You arrived not long after the Losers’ Club had really become the Losers’ Club. Richie’s cousin from out of town, dumped into Derry like the universe thought things weren’t chaotic enough already. And somehow, instantly, you fit.
It annoyed Eddie at first. You were too loud. Too confident. Too fearless. You didn’t flinch at the stuff that made his chest tighten. You joked about danger instead of panicking over it. You spoke to everyone like they mattered — Bill about comics, Ben about books, Stan about religion, Bev about everything — and somehow you made space for Eddie too, without making him feel small.
That was the problem.
You didn’t treat him like he was fragile.

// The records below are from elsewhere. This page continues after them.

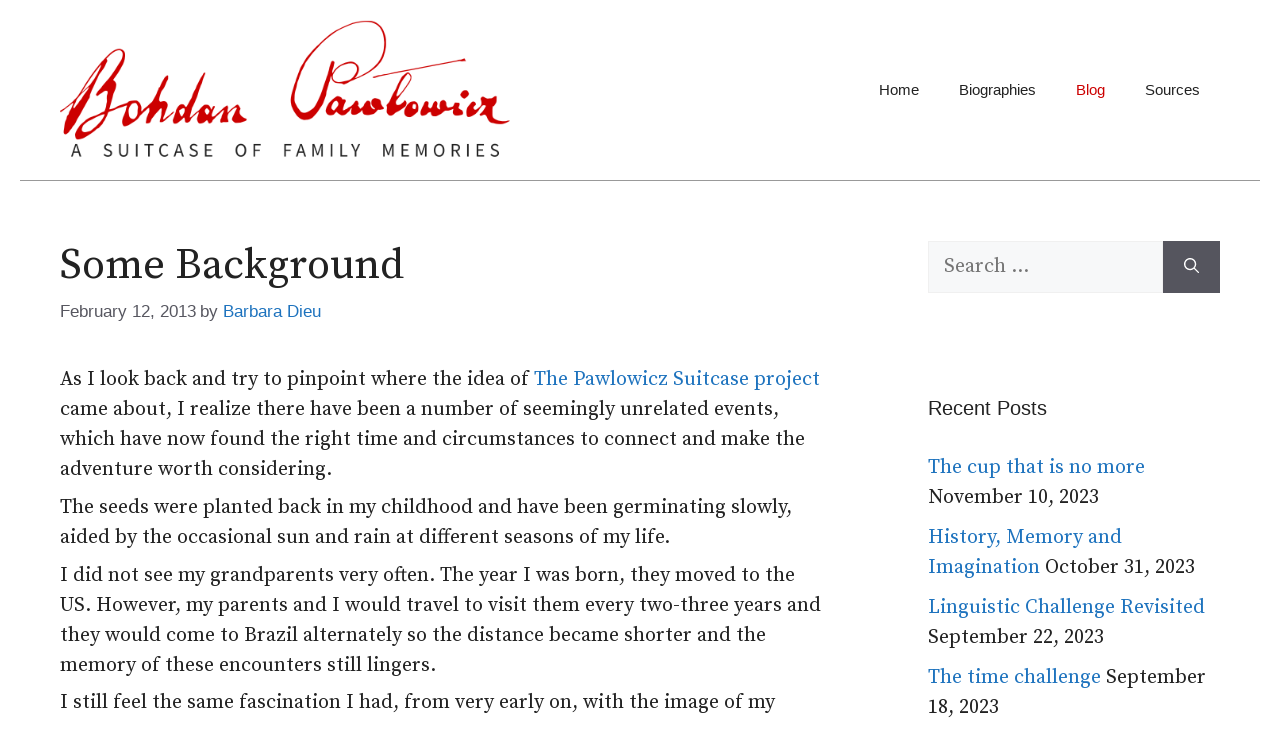

--- FILE ---
content_type: text/css
request_url: https://bohdanpawlowicz.org/wp-content/themes/bohdan/style.css?ver=1737112487
body_size: 125
content:
/*
Theme Name: Bohdan
Theme URI: n/a
Author: Rudolf Ammann
Author URI: https://ammann.design
Template: generatepress
Version: November 2024
License: n/a
License URI: n/a
*/

div.inside-header {
border-bottom: 1px solid #999;
}

div.inside-site-info{
border-top: 1px solid #999;
}

a:link {
text-decoration: none;
}

div.inside-header.grid-container nav#site-navigation.main-navigation.sub-menu-right div.inside-navigation.grid-container div .current_page_parent a {
color:#c00;
}

.menu-item.menu-item-type-post_type.menu-item-object-page.current-page-ancestor a {
color:#c00;
}

.wp-caption-text, h2.widget-title, time.entry-date.published, span.byline,div#primary-menu.main-nav li {
font-family: sans-serif;
}


blockquote {
  border-left: none;
  padding: 0;
  font-size: inherit;
  font-style: normal;
  margin: 0 0 0 2em;
}



.featured-image .wp-caption-text {
    padding: 10px;
    max-width: 770px;
    margin: auto;
    line-height: 1.4em;
}


body.attachment #right-sidebar {
    display:none;
}


body.attachment #primary.content-area{
width:100%
}




You treated him like he was human.
The first time Eddie really broke in front of you, it wasn’t dramatic. Just an asthma attack tangled up with a panic spiral, triggered by some stupid argument with the boys. Voices raised, insults flying, Richie being Richie. Eddie bolted. He always did.

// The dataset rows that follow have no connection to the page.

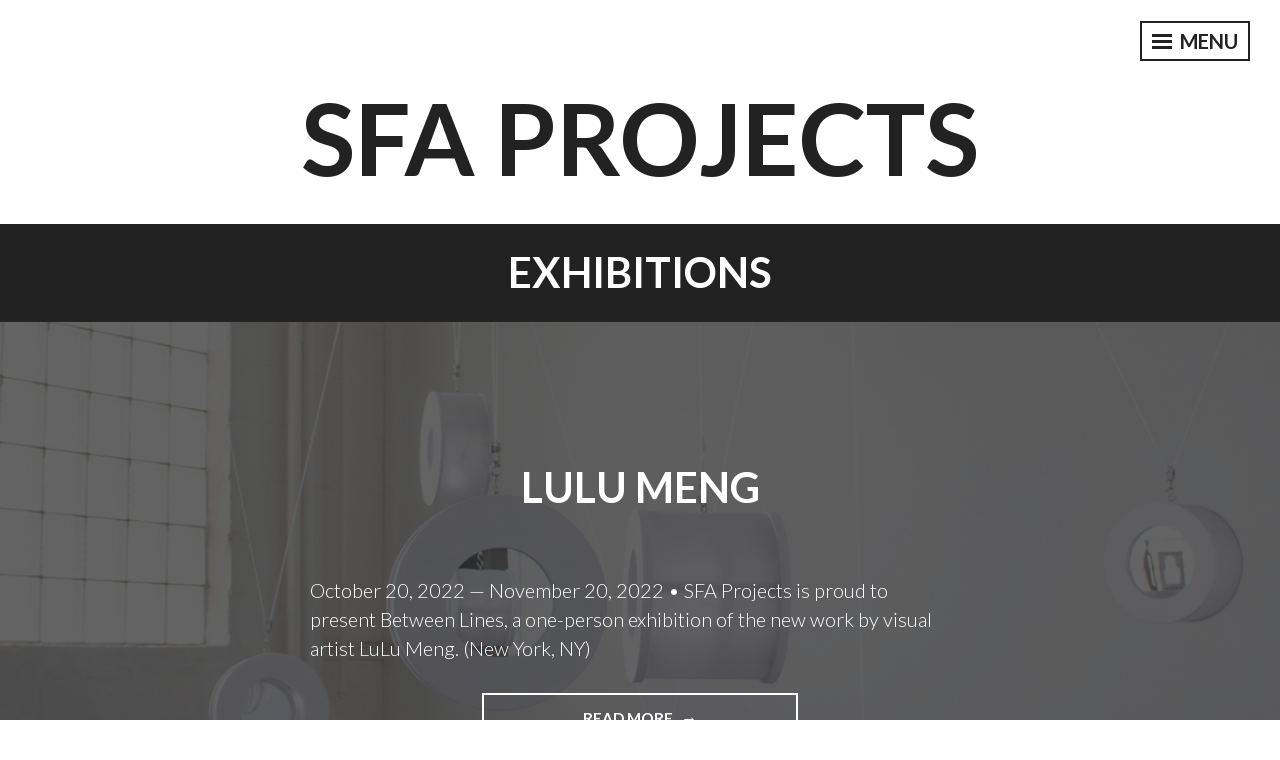

--- FILE ---
content_type: text/css
request_url: https://sfaprojects.com/wp-content/themes/intergalactic-child/style.css?ver=6.9
body_size: 99
content:
/*
Theme Name: intergalactic 2 child theme
Theme URI: https://wordpress.com/themes/intergalactic-2/
Description: Child Theme
Author: SFA
License: GNU General Public License v2 or later
License URI: http://www.gnu.org/licenses/gpl-2.0.html
Template: intergalactic-2-wpcom
Version: 1.0
Text Domain: intergalactic
*/

@import url("../intergalactic-2-wpcom/style.css");

/*

INSTRUCTIONS:

You need to change 'intergalactic-2-wpcom' to the name to parent theme folder.

Please use the supplied custom.css for your customizations.
This file should not have any CSS in it.

*/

You were the one who followed.
He remembered sitting there, knees pulled to his chest, breathing wrong, lungs burning, head spinning — and then your arms around him. Solid. Warm. Real. You didn’t laugh. You didn’t rush him. You didn’t tell him to “man up” or shove an inhaler at his face like a weapon.
You just held him.
He cried into your shoulder like a little kid, and instead of pushing him away, you stayed. Like it was the most normal thing in the world.

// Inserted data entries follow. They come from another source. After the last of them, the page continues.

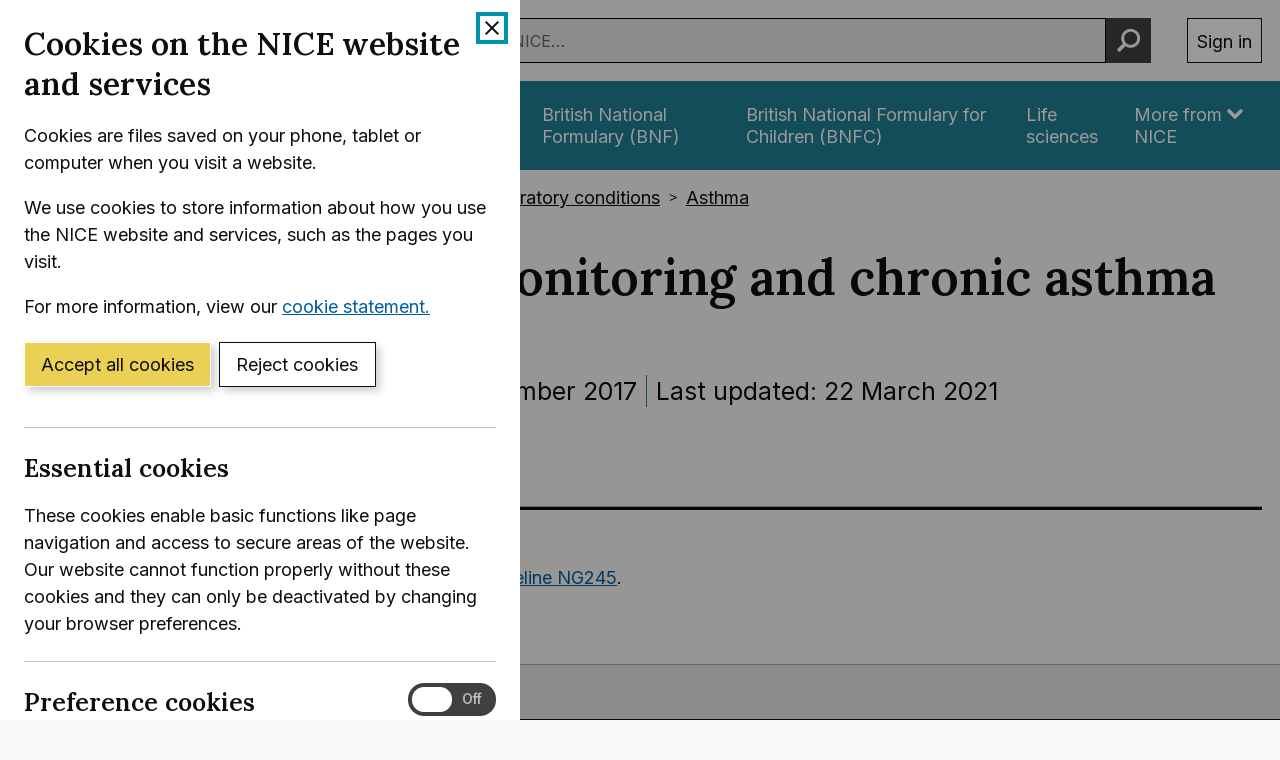

--- FILE ---
content_type: text/html; charset=utf-8
request_url: https://registry.blockmarktech.com/certificates/99cdb154-4ee0-41a4-bdef-6d2fa58bf757/widget/?tooltip_position=bottom_left&theme=transparent&hover=t
body_size: 1152
content:

<!DOCTYPE html>

    <html lang="en" style="overflow: hidden;">
        <head>
            <meta http-equiv="imagetoolbar" content="no"/>
            <link rel="stylesheet" href="https://storage.googleapis.com/static-bm-cdn/static/widget/widget_2.css">

            <style>
            .bm-tooltip {
                align-self: flex-end;
                display: block;
            }
            #logo {
                max-width: 600;
            }

            
                html, body, a {
                    background-color: transparent;
                }
            

            
                #logo {
                    width: 100%;
                }
                .bm-tooltip {
                    visibility: hidden;
                    position: absolute;
                }
                .bm-tooltiptext {
                    margin-left: -155px;
                    min-width: 350%;
                    max-width: 550%;
                }
                a:hover .bm-tooltip {
                    visibility: visible;
                }

                
                    .bm-tooltip {
                        left: 0;
                        top: calc(100% - 30px);
                    }
                    .bm-tooltiptext {
                        margin-left: -5px;
                        bottom: 25px
                    }
                
            

            </style>
            <script>
            window.onload = function(){
                let image = document.querySelector('#logo')
                let paddingContainer = document.querySelector('#padding-container')
                const bmSize = 30

                
            }
            </script>
        </head>
        <body>
            <a href="https://registry.blockmarktech.com/certificates/99cdb154-4ee0-41a4-bdef-6d2fa58bf757/?source=WEB" target="_blank" rel="nofollow">
                <div id="padding-container">
                
                    <div id="hover-container">
                        <img id="logo" oncontextmenu="return false;" src="https://storage.googleapis.com/blockmark-cdn/uploaded-user-content/templates/128bc7f8-f6fc-4277-b708-e07c7ca9e768/image_2025-05-29_101823.3940220000_600x600_q85_padding_upscale.png?X-Goog-Algorithm=GOOG4-RSA-SHA256&amp;X-Goog-Credential=application-server-test%40delta-essence-234612.iam.gserviceaccount.com%2F20251213%2Fauto%2Fstorage%2Fgoog4_request&amp;X-Goog-Date=20251213T202228Z&amp;X-Goog-Expires=604800&amp;X-Goog-SignedHeaders=host&amp;X-Goog-Signature=[base64]"
                        alt="Cyber Essentials Plus certificate mark"/>
                        <div class="bm-tooltip">
                            <img alt="Blockmark logo" class="blockmark-tick"  src="https://storage.googleapis.com/static-bm-cdn/static/images/BM-White-Tooltip.png" />
                            <span class="bm-tooltiptext">
                                Issued to National Institute for Health &amp; Care Excellence (NICE).
                                Issued by The IASME Consortium Ltd.
                                Click for more info.
                            </span>
                        </div>
                    </div>
                
                </div>
            </a>
        </body>
    </html>



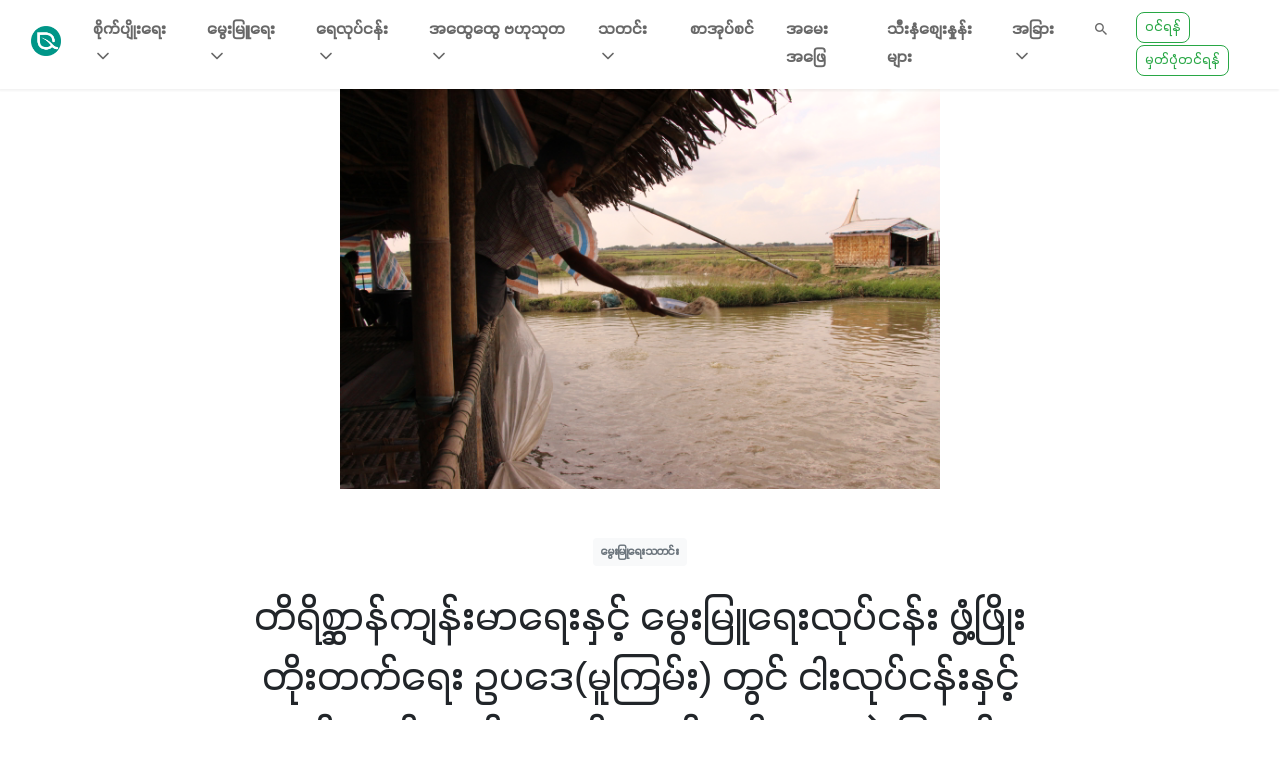

--- FILE ---
content_type: text/html; charset=utf-8
request_url: https://www.google.com/recaptcha/api2/aframe
body_size: 270
content:
<!DOCTYPE HTML><html><head><meta http-equiv="content-type" content="text/html; charset=UTF-8"></head><body><script nonce="0AQISOLMQgYTMXYeQRWGhA">/** Anti-fraud and anti-abuse applications only. See google.com/recaptcha */ try{var clients={'sodar':'https://pagead2.googlesyndication.com/pagead/sodar?'};window.addEventListener("message",function(a){try{if(a.source===window.parent){var b=JSON.parse(a.data);var c=clients[b['id']];if(c){var d=document.createElement('img');d.src=c+b['params']+'&rc='+(localStorage.getItem("rc::a")?sessionStorage.getItem("rc::b"):"");window.document.body.appendChild(d);sessionStorage.setItem("rc::e",parseInt(sessionStorage.getItem("rc::e")||0)+1);localStorage.setItem("rc::h",'1763630624943');}}}catch(b){}});window.parent.postMessage("_grecaptcha_ready", "*");}catch(b){}</script></body></html>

After that, something shifted.
You and Eddie started finding excuses. Little ones. Harmless ones. “We’ll be right back.” “We’re getting water.” “We’re checking something.” Somehow, those excuses always led to the same thing — stepping away from the noise, the chaos, the teasing.
Just the two of you.
You talked. About everything. About fears Eddie never said out loud. About things you pretended didn’t hurt you. Sometimes you didn’t even talk. Sometimes you just sat close, shoulders touching, breathing slowing until Eddie forgot to be afraid for a while.
He didn’t tell anyone.
But he was completely, hopelessly smitten.
Tonight was no different.
Richie’s room was loud — jokes flying, someone arguing over nothing, music playing too quietly to matter. Eddie sat on the edge of the chaos, tense as always, until you caught his eye and raised an eyebrow.
Stairs?
He nodded before he could overthink it.
You slipped out together, settling on the staircase like you always did — halfway between the noise and the quiet. Eddie leaned back against the wall, and you sat close enough that your arm brushed his.